How to Calculate Distances with PostgreSQL
Introduction
Many modern applications need to calculate distances - between two people, between a business and a person, and so on. Locations are typically represented as latitude-longitude pairs (lat/long coordinates). To do calculations involving distances, these are some approaches you can take (and their consequences):
- Get the location coordinates from the database, and use an application layer function to compute the distance. This approach is easy to set up but makes it difficult to run many kinds of distance-based queries. Consider an example where you want to find restaurants within a 5-kilometer radius of an individual's current position. To do this, the application fetches the list of all restaurants and then finds the ones within the radius.
- Write a PL/SQL function to compute the distance within the database. Because the data is processed at the database layer, this approach is operationally efficient. But setting up a PL/SQL function is time-consuming and error-prone. The next two approaches offer the same level of efficiency at a lower setup cost.
- Use a module like PostGIS. PostGIS is a fully featured Geographic Information Systems (GIS) module. Its use is overkill when you only need to calculate distances.
- Use the
earthdistance
module built into PostgreSQL. This module provides an accessible approach to calculating distances, and it suffices for most use cases. It also makes it possible to write distance-based queries.
Prerequisites
This is a hands-on guide. To benefit from it, you are expected to have prior practical experience with PostgreSQL. You are also expected to already have PostgreSQL running either on a standalone server or as an instance on Vultr Managed Databases for PostgreSQL.

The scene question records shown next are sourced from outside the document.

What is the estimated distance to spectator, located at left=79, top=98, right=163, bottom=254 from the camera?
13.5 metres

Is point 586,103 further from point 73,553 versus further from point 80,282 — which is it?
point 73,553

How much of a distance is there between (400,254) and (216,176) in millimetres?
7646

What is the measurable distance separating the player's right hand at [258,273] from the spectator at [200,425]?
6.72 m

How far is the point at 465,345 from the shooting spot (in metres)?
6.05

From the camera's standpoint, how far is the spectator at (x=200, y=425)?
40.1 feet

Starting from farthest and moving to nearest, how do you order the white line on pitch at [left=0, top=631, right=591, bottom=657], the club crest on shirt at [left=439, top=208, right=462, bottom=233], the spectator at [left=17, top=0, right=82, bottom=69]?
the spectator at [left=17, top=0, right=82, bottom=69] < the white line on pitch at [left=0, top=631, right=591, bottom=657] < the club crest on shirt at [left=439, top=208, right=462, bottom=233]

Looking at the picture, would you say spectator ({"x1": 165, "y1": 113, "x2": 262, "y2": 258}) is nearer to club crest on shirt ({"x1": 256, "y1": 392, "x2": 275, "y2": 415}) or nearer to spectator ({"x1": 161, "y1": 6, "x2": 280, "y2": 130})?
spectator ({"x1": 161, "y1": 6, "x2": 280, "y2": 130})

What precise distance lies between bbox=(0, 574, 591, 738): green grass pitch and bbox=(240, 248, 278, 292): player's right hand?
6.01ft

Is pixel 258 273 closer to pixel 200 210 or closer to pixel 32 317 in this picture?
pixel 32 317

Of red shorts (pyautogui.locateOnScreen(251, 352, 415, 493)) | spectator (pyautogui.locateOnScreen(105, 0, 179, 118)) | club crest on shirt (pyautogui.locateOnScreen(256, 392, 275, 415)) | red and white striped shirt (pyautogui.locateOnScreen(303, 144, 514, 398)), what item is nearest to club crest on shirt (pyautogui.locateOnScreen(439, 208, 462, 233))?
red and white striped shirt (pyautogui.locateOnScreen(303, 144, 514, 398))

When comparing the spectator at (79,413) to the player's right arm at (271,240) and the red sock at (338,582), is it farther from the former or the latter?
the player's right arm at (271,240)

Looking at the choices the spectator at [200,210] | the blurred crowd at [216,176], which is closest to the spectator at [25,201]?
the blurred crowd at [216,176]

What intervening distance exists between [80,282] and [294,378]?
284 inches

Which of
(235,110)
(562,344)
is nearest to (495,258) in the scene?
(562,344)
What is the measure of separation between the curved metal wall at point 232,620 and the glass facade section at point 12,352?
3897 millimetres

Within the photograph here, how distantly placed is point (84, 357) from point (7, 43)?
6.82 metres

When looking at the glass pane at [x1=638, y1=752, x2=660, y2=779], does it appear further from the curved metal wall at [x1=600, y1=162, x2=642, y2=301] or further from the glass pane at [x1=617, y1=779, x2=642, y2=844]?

It is assumed you have access to the PostgreSQL command line and you are comfortable issuing SQL commands. It is helpful to know how Common Table Expressions (CTEs) work in PostgreSQL - the examples use CTEs.
Extensions are available only in the database where they are loaded. Before starting, check that you are connected to the database in which you want to use the module. To connect to a specific database, use:
=# \c DATABASE_NAME
Note that =#
refers to the PostgreSQL psql
prompt.
By default, a standalone PostgreSQL installation connects to the database postgres
as the user postgres
. On Vultr Managed Databases for PostgreSQL, the default database is defaultdb
, and the default user is vultradmin
. Following this guide without explicitly connecting to a specific database will load the extension(s) into the default database. This is not a problem, only something to be aware of.
Compatibility
The instructions in this guide are tested on PostgreSQL version 14.5 running on Ubuntu 22.04 and Vultr Managed Databases for PostgreSQL. They should be compatible with all recent versions of PostgreSQL on all recent Operating Systems.
How to Install
The earthdistance
module needs the cube
module as a dependency. cube
is also a built-in extension; you do not need to install it. Load the cube
module as an extension:
=# CREATE EXTENSION cube ;
Now load the earthdistance
extension:
=# CREATE EXTENSION earthdistance ;
Check that both extensions are loaded and ready to use:
=# SELECT * FROM pg_extension ;
The list of extensions should include cube
and earthdistance
.
Create Test Data
Get Location Data
A typical consumer-facing web or mobile application gets the location data of the user in different ways:
- The device, via its GPS sensors, gets the lat/long coordinates. A service like the Location API from Google Play Services or Apple's Core Location API handles this within the app. The app then shares the coordinates with the server.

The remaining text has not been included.